Entre la batea y la nube: La abogacía digital desde Vigo

Desde la ventana de mi despacho en García Barbón, veo cómo las grúas del puerto mueven contenedores bajo una lluvia fina e incesante. Vigo es una ciudad de hierro, granito y mar, una urbe construida sobre el esfuerzo físico y la industria pesada. Sin embargo, aquí dentro, frente a mis dos monitores, mi batalla es completamente intangible. Soy abogado experto en derecho digital en una ciudad donde el «contrato de palabra» fue ley durante siglos, y esa dicotomía hace que mi trabajo sea fascinante y agotador a partes iguales.

Ejercer el derecho digital en Vigo no es como hacerlo en una torre de cristal en Madrid o en un hub tecnológico de Barcelona. Aquí, mis clientes no son solo startups nacidas en la Universidad o en la Zona Franca; son también conserveras centenarias que quieren exportar a China a través de e-commerce, o empresas de automoción que necesitan blindar sus secretos industriales ante ciberataques. Mi día a día consiste en traducir el lenguaje de Silicon Valley al gallego pragmático de los empresarios locales.

A veces me siento como un funambulista. Por la mañana, estoy redactando los términos y condiciones para una app que monitoriza el cultivo de mejillón en las bateas, asegurándome de que el tratamiento de datos cumpla con el RGPD más estricto. Por la tarde, estoy en una reunión tensa explicando a un consejo de administración por qué no pueden usar una base de datos comprada para enviar publicidad, o gestionando una crisis de reputación online para una marca de moda local.

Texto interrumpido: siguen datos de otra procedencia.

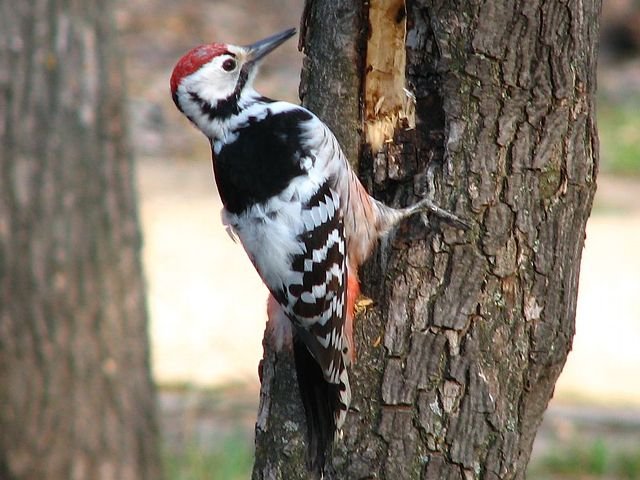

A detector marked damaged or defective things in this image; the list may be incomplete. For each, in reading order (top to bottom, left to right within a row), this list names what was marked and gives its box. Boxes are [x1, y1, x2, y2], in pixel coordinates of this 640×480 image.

splintered wood [364, 0, 416, 152]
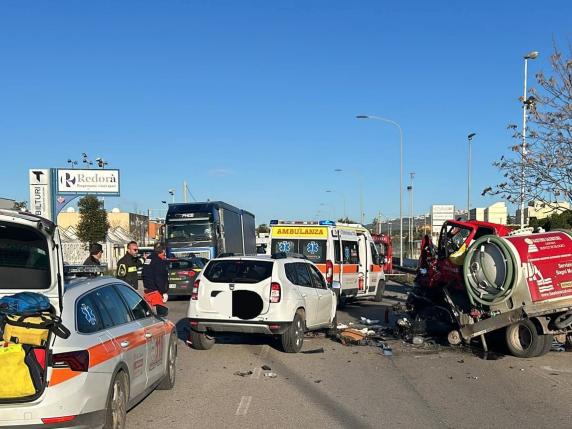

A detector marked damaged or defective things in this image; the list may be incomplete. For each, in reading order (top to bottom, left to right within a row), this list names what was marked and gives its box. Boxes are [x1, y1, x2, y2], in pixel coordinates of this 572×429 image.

damaged vehicle [0, 209, 178, 426]
damaged vehicle [188, 254, 340, 352]
damaged vehicle [408, 219, 572, 356]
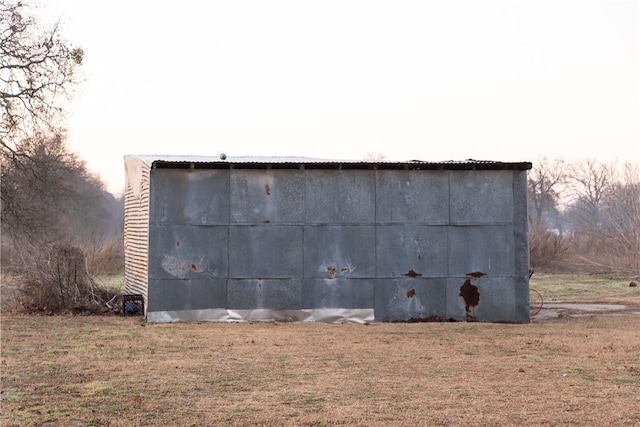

La gente piensa que el derecho digital es frío, puro código y leyes abstractas. Pero en Vigo, tiene un sabor muy humano. Se trata de proteger el patrimonio digital de gente que ha levantado imperios desde la nada. Es lidiar con la propiedad intelectual del software desarrollado en el parque tecnológico de Valladares y defenderlo con la misma fiereza con la que antes se defendían los lindes de una finca.

Cuando cierro el ordenador, salgo a la calle y el olor a salitre me golpea. Camino hacia el Casco Vello para tomar una cerveza y desconectar. En este rincón del Atlántico, la tecnología avanza rápido, pero la vida sigue teniendo otro ritmo. Ser el guardián legal de «la nube» en una ciudad tan apegada a la tierra y al mar es un reto constante, pero no lo cambiaría por nada. Aquí, el futuro se construye sin olvidar quiénes somos.